Had she only been with Dev for two minutes? It had felt much longer than that… a result, she realized, of conducting a dialogue in an electronic media where thoughts were not constrained by the agonizingly slow cycling of chemical neurotransmitters.
“I wouldn’t worry about it,” she said. “I didn’t notice any delay at all. I’ll talk to someone when I go back aboard.”
The hawk was silent for a moment, the head cocked slightly to one side, as though the man were listening. Kara guessed that he was tapping a download from his Companion. Usually you could tell when someone was doing that, from the vacant or somewhat distant unfocusing of his eyes, but this Horus-persona, she was finding, was impossible to read.
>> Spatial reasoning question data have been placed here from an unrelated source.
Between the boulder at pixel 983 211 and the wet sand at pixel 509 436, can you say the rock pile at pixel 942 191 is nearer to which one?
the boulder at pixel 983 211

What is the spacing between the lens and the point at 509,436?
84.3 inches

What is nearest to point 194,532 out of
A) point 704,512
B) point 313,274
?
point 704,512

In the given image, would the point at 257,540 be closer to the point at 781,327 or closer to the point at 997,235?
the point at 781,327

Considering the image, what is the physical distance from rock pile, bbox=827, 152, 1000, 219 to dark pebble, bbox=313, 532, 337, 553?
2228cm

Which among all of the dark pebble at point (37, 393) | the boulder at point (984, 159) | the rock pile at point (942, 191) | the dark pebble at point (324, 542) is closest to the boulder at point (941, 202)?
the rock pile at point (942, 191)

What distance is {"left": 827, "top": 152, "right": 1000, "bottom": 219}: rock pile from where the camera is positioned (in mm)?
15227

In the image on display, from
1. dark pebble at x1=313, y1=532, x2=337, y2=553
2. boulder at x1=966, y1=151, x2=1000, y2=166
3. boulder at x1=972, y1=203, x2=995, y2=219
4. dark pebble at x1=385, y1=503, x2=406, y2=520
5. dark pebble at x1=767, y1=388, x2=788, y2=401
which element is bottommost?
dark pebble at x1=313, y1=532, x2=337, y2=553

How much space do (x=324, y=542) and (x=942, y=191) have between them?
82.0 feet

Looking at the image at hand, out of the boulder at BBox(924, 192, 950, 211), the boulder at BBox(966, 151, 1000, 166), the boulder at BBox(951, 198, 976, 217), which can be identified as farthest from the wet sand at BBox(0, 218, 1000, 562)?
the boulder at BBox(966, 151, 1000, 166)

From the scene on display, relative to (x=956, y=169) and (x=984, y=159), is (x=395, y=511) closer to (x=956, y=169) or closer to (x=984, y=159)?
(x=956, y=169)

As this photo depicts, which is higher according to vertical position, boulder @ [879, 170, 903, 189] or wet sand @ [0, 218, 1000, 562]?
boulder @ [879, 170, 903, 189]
“Well, we can’t find anything in our readings here,” he said after a moment, “so I suspect you’re right. And… if there is any problem with the link, you know, there’s really nothing to worry about.”
Lots of people, Kara knew, were afraid of what might happen if their robotic body failed while they were riding it, but she could dismiss those fears. She’d been there. When a teleoperated warstrider was destroyed, the comm link was cut and the operator woke up in his or her original, organic body.
Usually.
She was reminded of friends and comrades consigned to virtual worlds and suppressed a small shudder.
Still, the problems there seemed to have more to do with the effects of being in combat than with the simple fact of having your remote sensors cut off. There was nothing magical about telepresence save the way the human mind worked in the first place, which was more than enough magic for her.
“I’m sure everything will be fine,” she told them both.
“Of course!” the red-haired woman said brightly. “Come on. Let’s see how you like your temporary body.”
It felt quite normal. Kara was seated in a large, back-tilting chair like the acceleration seat of a high-G shuttle. Looking down, she saw that the hubot’s body was anonymously unisex, a meter and a half tall, trim, almost delicately petite compared with her own tall, rangy, and long-limbed org. When she raised an arm, she did so with fluid movements and very nearly the same range of motion as a human. She held her hand up before her face. It was startlingly lifelike in texture, but with a faint, gray-silver cast to it and no wrinkling, hairs, or blemishes at all. The fingers were long, slender, and supple, the fingers of a pianist, and when she lightly touched thumb to each fingertip in quick succession, they moved just as easily and felt just the same as the fingers she’d been born with.